Author: Harmon, J.B.; Gray, H.K.; Young, C.C.; Schwab, K.J.
Description: Foodborne contamination and associated illness in the United States is responsible for an estimated 48 million cases per year. Increased food demand, global commerce of perishable foods, and the growing threat of antibiotic resistance are driving factors elevating concern for food safety. Foodborne illness is often associated with fresh-cut, ready-to-eat produce commodities due to the perishable nature of the product and relatively minimal processing from farm to the consumer. The research presented here optimizes and evaluates the utility of microfluidic droplets, also termed ultra-miniaturized bioreactors, for rapid detection of viable Salmonella enterica ser. Typhimurium in a shredded lettuce wash water acquired from a major Mid-Atlantic produce processing facility (denoted as Producer) in the U.S. Using a fluorescently-labeled anti-S. Typhimurium antibody and relative fluorescence intensities, paired with in-droplet incubation, S. Typhimurium was detected and identified with 100% specificity in less than 5 h. In initial optimization experiments using S. Typhimurium-spiked sterile water, the relative fluorescence intensity of S. Typhimurium was approximately two times that of the observed relative intensities of five non-S. Typhimurium negative controls at 4-h incubation in droplets containing Rappaport-Vasiliadis (RV) broth at 37 degrees C: relative fluorescence intensity for S. Typhimurium = 2.36 (95% CI: 2.15-2.58), Enterobacter aerogens 1.12 (95% CI: 1.09-1.16), Escherichia coli 700609 = 1.13 (95% CI: 1.09-1.17), E. coli 13706 1.13 (95% CI: 1.07-1.19), E. coli 700891 1.05 (95% CI: 1.03-1.07) and Citrobacter freundii 1.04 (95% CI: 1.03-1.05).
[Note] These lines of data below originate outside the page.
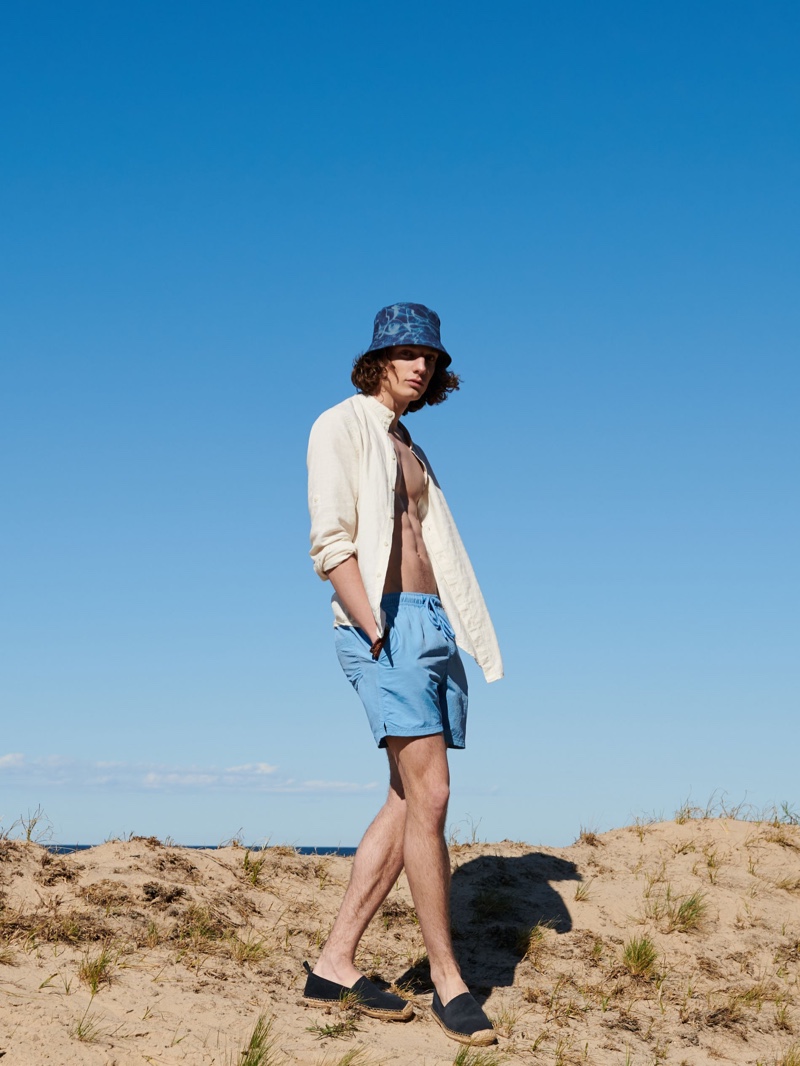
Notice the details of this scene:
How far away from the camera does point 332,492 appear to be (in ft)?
13.6

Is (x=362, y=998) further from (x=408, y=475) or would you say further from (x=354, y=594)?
(x=408, y=475)

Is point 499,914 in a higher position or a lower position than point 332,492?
lower

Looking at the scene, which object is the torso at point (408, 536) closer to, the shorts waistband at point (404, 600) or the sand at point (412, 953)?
the shorts waistband at point (404, 600)

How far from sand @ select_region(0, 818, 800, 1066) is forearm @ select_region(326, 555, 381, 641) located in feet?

S. Typhimurium- and E. aerogens-spiked shredded lettuce wash waters acquired from the Producer were then incubated 4 h in-droplet at 37 degrees C with RV broth. The observed relative fluorescence of S. Typhimurium was significantly higher than that of E. aerogens, 1.56 (95% CI: 1.42-1.71) and 1.10 (95% CI: 1.08-1.12), respectively. While further optimization focusing on compatible concentration methodologies for highly-dilute produce water samples is needed, this application of droplet microfluidics shows great promise in dramatically shortening the time necessary-from days to hours-to confirm viable bacterial contamination in ready-to-eat produce wash waters used throughout the domestic and international food industry.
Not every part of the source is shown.